Consider the following example:
angular.module('demo')
.service('MyService', function () {
this.fn = function () {
console.log('MyService:fn');
};
})
.factory('MyFactory', function () {
function fn() {
console.log('MyFactory:fn');
}
return { fn: fn };
})
.value('MyValue', {
fn: function () {
console.log('MyValue:fn');
}
})
.constant('MyConstant', {
fn: function () {
console.log('MyConstant:fn');
}
})
.run(function (MyService, MyFactory, MyValue, MyConstant) {
MyService.fn();
MyFactory.fn();
MyValue.fn();
MyConstant.fn();
MyService.fn = undefined;
MyFactory.fn = undefined;
MyValue.fn = undefined;
MyConstant.fn = undefined;
})
.run(function (MyService, MyFactory, MyValue, MyConstant) {
MyService.fn();
MyFactory.fn();
MyValue.fn();
MyConstant.fn();
});
When the first run()
is executed, all 4 console logs will be executed and print something on the console.

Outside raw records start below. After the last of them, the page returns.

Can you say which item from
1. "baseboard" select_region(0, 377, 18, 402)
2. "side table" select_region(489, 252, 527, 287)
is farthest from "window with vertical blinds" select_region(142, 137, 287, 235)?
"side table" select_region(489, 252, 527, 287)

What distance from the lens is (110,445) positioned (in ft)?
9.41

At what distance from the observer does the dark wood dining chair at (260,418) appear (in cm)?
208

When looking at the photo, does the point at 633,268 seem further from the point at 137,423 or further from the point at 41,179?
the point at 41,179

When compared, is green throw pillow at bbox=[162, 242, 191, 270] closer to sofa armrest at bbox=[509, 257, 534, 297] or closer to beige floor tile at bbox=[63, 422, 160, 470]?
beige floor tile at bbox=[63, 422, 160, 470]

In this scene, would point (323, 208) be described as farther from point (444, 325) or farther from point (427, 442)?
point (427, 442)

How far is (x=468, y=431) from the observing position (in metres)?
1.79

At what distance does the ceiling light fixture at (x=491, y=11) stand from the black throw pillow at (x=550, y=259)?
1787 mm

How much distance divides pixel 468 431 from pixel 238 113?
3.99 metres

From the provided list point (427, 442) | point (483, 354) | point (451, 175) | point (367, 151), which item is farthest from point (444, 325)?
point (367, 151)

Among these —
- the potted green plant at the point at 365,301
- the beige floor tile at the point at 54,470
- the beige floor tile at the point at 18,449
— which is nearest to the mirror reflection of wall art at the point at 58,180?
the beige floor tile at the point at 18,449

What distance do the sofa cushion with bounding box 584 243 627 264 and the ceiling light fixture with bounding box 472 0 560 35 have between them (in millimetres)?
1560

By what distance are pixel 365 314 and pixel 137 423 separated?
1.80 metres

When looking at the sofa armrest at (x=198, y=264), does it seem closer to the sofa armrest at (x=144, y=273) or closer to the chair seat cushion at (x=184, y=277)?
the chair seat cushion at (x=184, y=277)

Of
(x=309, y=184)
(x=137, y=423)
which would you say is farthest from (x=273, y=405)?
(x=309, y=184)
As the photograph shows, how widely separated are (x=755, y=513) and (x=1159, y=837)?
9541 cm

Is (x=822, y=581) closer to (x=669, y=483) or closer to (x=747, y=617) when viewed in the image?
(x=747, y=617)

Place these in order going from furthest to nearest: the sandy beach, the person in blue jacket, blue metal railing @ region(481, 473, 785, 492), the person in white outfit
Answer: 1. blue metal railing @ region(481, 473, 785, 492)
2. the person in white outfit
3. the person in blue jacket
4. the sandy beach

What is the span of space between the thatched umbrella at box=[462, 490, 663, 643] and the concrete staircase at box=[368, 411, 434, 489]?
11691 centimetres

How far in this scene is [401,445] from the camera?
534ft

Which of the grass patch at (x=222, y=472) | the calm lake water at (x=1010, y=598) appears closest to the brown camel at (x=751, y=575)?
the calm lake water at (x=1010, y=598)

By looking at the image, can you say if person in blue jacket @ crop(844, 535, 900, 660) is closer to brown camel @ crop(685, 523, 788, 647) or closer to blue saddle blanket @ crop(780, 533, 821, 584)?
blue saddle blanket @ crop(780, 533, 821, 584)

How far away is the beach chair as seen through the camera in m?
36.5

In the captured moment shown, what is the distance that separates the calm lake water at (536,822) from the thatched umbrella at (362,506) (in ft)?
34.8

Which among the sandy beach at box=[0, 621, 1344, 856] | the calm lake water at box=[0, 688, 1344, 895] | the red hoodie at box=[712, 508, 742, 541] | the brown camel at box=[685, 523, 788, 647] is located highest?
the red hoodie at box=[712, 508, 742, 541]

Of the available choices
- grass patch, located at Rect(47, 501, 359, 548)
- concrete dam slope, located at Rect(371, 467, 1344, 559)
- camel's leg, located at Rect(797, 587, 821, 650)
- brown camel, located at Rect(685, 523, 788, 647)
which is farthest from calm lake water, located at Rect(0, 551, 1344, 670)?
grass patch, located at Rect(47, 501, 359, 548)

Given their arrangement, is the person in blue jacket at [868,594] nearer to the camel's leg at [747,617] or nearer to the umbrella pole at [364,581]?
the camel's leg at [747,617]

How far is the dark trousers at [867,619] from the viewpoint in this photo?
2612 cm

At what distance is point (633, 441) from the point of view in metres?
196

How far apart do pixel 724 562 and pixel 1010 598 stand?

Then I set each of the providers fn
function to undefined for simplification purposes, say someone rewrote this function somewhere (which is something I want to prevent).
On the second run()
block, everything is undefined and errors will be thrown. I'm confused by this... Shouldn't at least some of them (constant
is the first to come to mind) be immutable objects?
Is this the expected behavior or am I doing something wrong?